In [3]:
!pip install nltk
!pip install sklearn



In [4]:
import nltk, string, numpy , math

In [5]:
d1 = "plot: two teen couples go to a church party, drink and then drive."
d2 = "films adapted from comic books have had plenty of success , whether they're about superheroes ( batman , superman , spawn ) , or geared toward kids ( casper ) or the arthouse crowd ( ghost world ) , but there's never really been a comic book like from hell before . "
d3 = "every now and then a movie comes along from a suspect studio , with every indication that it will be a stinker , and to everybody's surprise ( perhaps even the studio ) the film becomes a critical darling . "
d4 = "damn that y2k bug ."

In [6]:
documents = [d1, d2, d3, d4]

# PreProcessing

In [7]:
# Normalize by stemming
# ---------------------------------
nltk.download('punkt') # first-time use only
stemmer = nltk.stem.porter.PorterStemmer()
remove_punct_dict = dict((ord(punct), None) for punct in string.punctuation)

# Normalize by lemmatization
# -------------------------------------
# nltk.download('wordnet') # first-time use only
lemmer = nltk.stem.WordNetLemmatizer()
remove_punct_dict = dict((ord(punct), None) for punct in string.punctuation)

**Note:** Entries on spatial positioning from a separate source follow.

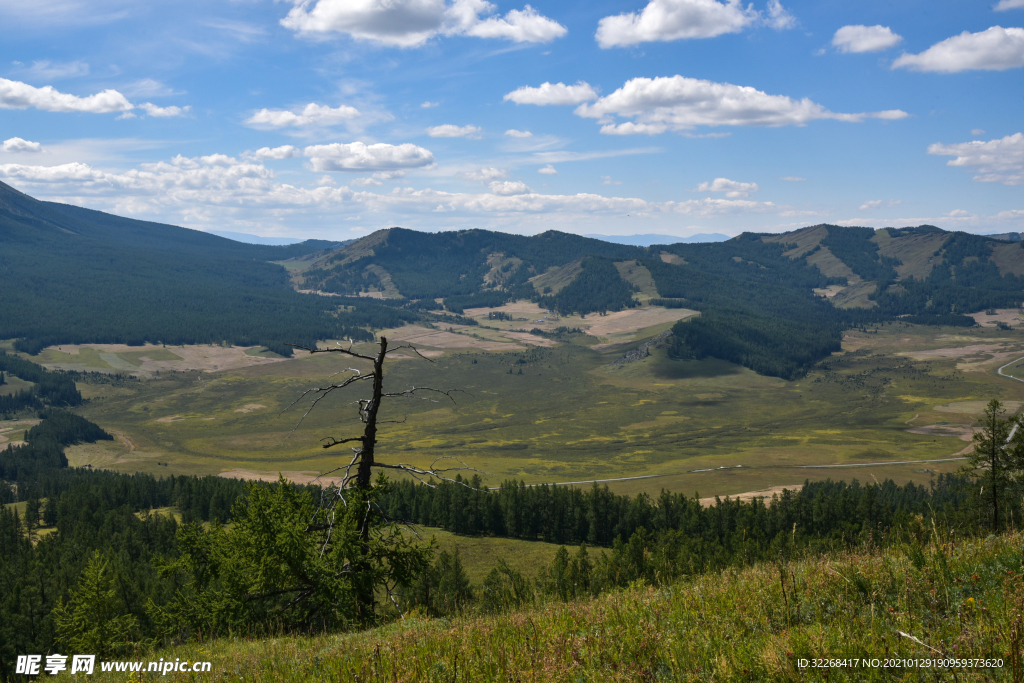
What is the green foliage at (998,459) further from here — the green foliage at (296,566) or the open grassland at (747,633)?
the green foliage at (296,566)

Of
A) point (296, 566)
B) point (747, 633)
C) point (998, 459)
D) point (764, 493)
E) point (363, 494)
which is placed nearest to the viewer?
point (747, 633)

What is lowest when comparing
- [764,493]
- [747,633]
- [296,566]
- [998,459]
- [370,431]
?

[nltk_data] Error loading punkt: <urlopen error [Errno -3] Temporary
[nltk_data]     failure in name resolution>


In [8]:
def StemTokens(tokens):
    return [stemmer.stem(token) for token in tokens]
def StemNormalize(text):
    return StemTokens(nltk.word_tokenize(text.lower().translate(remove_punct_dict)))

#-----------------------

def LemTokens(tokens):
    return [lemmer.lemmatize(token) for token in tokens]
def LemNormalize(text):
    return LemTokens(nltk.word_tokenize(text.lower().translate(remove_punct_dict)))

In [9]:
from sklearn.feature_extraction.text import CountVectorizer
from sklearn.feature_extraction.text import TfidfTransformer

LemVectorizer = CountVectorizer(tokenizer=LemNormalize, stop_words='english')
LemVectorizer.fit_transform(documents)
print(LemVectorizer.vocabulary_)

{'plot': 27, 'teen': 37, 'couple': 9, 'church': 6, 'party': 25, 'drink': 14, 'drive': 15, 'film': 17, 'adapted': 0, 'comic': 8, 'book': 3, 'plenty': 26, 'success': 32, 'theyre': 38, 'superheroes': 33, 'batman': 2, 'superman': 34, 'spawn': 29, 'geared': 18, 'kid': 22, 'casper': 5, 'arthouse': 1, 'crowd': 11, 'ghost': 19, 'world': 39, 'really': 28, 'like': 23, 'hell': 20, 'movie': 24, 'come': 7, 'suspect': 36, 'studio': 31, 'indication': 21, 'stinker': 30, 'everybodys': 16, 'surprise': 35, 'critical': 10, 'darling': 13, 'damn': 12, 'y2k': 40, 'bug': 4}




# using TfidfVectorizer 

In [10]:
from sklearn.feature_extraction.text import TfidfVectorizer

TfidfVec = TfidfVectorizer(tokenizer=LemNormalize, stop_words='english')
def cos_similarity(textlist):
    tfidf = TfidfVec.fit_transform(textlist)
    return (tfidf * tfidf.T).toarray()
print(cos_similarity(documents))

[[1.         0.         0.         0.        ]
 [0.         1.         0.03264186 0.        ]
 [0.         0.03264186 1.         0.        ]
 [0.         0.         0.         1.        ]]


# Exploring Tfidf

In [30]:
tf_matrix = LemVectorizer.transform(documents).toarray()
tfidfTran = TfidfTransformer(norm="l2")
tfidfTran.fit(tf_matrix)
print(tfidfTran.idf_)

[1.91629073 1.91629073 1.91629073 1.91629073 1.91629073 1.91629073
 1.91629073 1.91629073 1.91629073 1.91629073 1.91629073 1.91629073
 1.91629073 1.91629073 1.91629073 1.91629073 1.91629073 1.51082562
 1.91629073 1.91629073 1.91629073 1.91629073 1.91629073 1.91629073
 1.91629073 1.91629073 1.91629073 1.91629073 1.91629073 1.91629073
 1.91629073 1.91629073 1.91629073 1.91629073 1.91629073 1.91629073
 1.91629073 1.91629073 1.91629073 1.91629073 1.91629073]


In [31]:
def idf(n,df):
    result = math.log((n+1.0)/(df+1.0)) + 1
    return result
print("The idf for terms that appear in one document: " + str(idf(4,1)))
print("The idf for terms that appear in two documents: " + str(idf(4,2)))
print("The idf for terms that appear in three documents: " + str(idf(4,3)))
print("The idf for terms that appear in four documents: " + str(idf(4,4)))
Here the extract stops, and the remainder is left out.